Advanced Tip: After re-ranking, organize your chunks so the #1 most relevant chunk is first, and the #2 most relevant is last. This "brackets" the information for the LLM.
Summary and Key Takeaways
Precision is the difference between an AI that works and an AI that is trusted.
- Re-ranking provides a 10-20% boost in search accuracy by using deeper models.
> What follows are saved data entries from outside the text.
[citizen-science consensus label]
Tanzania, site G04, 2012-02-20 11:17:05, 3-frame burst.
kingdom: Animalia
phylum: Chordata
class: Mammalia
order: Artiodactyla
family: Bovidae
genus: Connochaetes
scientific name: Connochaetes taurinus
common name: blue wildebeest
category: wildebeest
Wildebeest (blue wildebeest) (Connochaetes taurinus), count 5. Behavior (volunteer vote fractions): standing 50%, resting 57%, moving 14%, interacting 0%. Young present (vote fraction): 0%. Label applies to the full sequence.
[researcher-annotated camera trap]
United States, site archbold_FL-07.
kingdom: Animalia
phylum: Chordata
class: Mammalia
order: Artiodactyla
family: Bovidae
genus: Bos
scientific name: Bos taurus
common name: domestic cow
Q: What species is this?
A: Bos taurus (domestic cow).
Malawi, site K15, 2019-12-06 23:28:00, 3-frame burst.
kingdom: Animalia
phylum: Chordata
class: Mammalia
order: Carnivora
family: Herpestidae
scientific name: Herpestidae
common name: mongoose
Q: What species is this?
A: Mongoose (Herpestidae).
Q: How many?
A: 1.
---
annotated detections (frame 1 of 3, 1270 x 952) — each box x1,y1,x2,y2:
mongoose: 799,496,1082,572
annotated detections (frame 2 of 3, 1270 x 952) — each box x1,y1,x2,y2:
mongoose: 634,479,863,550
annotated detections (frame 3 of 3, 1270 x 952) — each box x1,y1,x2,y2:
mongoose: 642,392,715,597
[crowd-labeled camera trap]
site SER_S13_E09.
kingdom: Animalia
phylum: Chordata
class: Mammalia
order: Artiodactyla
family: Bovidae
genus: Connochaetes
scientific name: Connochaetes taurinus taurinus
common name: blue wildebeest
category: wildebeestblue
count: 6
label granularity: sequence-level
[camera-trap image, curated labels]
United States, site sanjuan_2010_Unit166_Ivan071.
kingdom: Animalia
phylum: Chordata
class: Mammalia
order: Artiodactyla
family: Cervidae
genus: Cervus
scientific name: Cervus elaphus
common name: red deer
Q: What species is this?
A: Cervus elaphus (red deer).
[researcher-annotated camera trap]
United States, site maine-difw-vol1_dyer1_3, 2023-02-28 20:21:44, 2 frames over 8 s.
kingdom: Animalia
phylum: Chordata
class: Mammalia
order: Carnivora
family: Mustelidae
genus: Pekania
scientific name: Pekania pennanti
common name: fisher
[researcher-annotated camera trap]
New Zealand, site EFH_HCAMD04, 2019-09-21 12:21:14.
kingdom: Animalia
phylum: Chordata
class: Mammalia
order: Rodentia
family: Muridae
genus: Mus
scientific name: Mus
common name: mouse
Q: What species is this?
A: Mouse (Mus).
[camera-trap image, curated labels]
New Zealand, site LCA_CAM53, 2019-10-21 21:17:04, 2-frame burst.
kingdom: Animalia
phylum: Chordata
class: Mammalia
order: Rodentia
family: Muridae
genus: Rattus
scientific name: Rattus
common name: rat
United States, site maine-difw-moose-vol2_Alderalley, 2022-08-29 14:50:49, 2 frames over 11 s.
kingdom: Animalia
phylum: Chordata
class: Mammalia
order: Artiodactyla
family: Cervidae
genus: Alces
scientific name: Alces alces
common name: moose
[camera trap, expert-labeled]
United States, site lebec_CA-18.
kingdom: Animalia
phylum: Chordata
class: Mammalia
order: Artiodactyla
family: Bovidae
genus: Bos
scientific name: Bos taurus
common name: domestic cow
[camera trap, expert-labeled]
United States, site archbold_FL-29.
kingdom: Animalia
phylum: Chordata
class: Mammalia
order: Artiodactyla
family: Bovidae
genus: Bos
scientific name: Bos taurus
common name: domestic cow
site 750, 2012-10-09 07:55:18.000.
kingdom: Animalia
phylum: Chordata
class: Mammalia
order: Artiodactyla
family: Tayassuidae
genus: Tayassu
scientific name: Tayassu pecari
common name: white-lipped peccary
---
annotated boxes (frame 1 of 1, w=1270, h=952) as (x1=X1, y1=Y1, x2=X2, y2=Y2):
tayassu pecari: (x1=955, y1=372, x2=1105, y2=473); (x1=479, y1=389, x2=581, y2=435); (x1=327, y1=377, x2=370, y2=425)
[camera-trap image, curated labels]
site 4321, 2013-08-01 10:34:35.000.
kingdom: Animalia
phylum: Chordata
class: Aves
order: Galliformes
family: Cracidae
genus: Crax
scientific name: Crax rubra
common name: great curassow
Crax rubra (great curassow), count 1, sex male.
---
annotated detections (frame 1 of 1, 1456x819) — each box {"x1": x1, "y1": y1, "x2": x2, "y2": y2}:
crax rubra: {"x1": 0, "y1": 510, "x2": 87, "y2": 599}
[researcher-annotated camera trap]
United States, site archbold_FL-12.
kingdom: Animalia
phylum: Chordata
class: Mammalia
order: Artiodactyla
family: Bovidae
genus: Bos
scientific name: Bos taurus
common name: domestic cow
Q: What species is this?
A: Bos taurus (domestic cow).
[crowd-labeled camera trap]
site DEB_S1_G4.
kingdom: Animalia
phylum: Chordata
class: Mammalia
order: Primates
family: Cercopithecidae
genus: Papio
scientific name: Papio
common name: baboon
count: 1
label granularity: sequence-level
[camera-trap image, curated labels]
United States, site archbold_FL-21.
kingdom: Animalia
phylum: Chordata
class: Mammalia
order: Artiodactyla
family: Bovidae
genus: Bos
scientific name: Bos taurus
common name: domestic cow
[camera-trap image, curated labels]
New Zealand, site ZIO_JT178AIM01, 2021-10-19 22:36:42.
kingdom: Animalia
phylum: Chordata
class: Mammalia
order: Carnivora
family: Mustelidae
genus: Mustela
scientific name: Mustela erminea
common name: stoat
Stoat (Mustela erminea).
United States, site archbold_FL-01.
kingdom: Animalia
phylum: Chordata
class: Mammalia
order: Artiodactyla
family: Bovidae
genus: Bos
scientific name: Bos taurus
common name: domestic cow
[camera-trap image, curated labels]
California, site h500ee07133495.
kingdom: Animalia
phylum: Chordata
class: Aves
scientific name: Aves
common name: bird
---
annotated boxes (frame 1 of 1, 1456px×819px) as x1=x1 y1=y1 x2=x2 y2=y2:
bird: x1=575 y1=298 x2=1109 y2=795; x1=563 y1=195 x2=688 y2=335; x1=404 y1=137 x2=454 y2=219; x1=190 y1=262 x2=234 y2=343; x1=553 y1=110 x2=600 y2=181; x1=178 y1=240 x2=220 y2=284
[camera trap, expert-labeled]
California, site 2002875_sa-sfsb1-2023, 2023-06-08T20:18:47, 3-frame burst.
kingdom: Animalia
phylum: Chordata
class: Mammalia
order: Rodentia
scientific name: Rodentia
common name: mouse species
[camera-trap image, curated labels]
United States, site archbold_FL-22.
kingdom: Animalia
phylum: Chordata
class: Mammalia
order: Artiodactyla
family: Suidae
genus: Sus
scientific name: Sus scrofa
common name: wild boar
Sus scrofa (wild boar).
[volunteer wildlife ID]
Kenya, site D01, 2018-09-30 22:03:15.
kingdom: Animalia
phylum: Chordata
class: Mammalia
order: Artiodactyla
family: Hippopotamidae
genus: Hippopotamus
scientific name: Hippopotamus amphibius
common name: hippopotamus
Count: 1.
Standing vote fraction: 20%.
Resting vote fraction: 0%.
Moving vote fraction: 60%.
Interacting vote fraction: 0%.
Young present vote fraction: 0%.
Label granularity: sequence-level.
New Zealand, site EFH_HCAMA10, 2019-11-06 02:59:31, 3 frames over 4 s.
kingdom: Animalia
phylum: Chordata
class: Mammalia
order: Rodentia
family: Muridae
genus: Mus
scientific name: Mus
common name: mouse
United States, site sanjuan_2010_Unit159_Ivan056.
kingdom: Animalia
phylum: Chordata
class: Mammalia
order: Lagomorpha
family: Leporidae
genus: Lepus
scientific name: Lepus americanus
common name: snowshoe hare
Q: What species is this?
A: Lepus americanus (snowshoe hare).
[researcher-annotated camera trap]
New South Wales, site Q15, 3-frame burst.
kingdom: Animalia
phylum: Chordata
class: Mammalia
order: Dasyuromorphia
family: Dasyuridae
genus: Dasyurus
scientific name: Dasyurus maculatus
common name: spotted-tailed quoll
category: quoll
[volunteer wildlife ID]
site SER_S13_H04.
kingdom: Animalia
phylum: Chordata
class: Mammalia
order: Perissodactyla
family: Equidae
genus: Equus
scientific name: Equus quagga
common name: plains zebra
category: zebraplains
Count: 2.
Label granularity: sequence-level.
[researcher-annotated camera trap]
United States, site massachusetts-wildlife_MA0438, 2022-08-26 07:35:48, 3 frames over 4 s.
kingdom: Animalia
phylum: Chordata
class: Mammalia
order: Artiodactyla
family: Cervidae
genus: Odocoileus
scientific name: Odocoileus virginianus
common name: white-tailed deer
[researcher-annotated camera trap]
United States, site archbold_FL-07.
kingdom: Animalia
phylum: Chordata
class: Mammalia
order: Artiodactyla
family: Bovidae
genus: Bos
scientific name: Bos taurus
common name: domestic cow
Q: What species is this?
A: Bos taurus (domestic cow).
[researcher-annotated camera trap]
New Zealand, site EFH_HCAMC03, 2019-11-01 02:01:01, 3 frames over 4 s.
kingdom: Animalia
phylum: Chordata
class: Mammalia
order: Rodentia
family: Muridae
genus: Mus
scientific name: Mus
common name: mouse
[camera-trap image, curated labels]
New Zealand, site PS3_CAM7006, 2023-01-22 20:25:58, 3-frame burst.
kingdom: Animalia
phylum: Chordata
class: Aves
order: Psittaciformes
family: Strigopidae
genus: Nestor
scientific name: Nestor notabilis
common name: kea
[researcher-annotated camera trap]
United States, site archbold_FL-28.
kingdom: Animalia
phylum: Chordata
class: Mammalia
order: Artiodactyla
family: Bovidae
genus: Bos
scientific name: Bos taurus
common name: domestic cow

- Query Expansion solves the problem of "Vague User Input."
- HYDE uses the LLM's imagination to find actual documents.
- Context Management: Be concise. Don't drown the LLM in "Noise."
In the next lesson, we will look at Building a RAG system with LangChain or LlamaIndex, exploring the frameworks that automate these advanced patterns.
Exercise: Re-ranking Budget
- A Vector Search (Stage 1) costs $0.001.
- A Re-ranker (Stage 2) costs $0.01.
- LLM Tokens for 50 docs cost $0.50.
- LLM Tokens for 5 re-ranked docs cost $0.05.
Calculate the total cost of a query:
- Without Re-ranking (Stage 1 + 50 docs worth of tokens).
- With Re-ranking (Stage 1 + Stage 2 + 5 docs worth of tokens).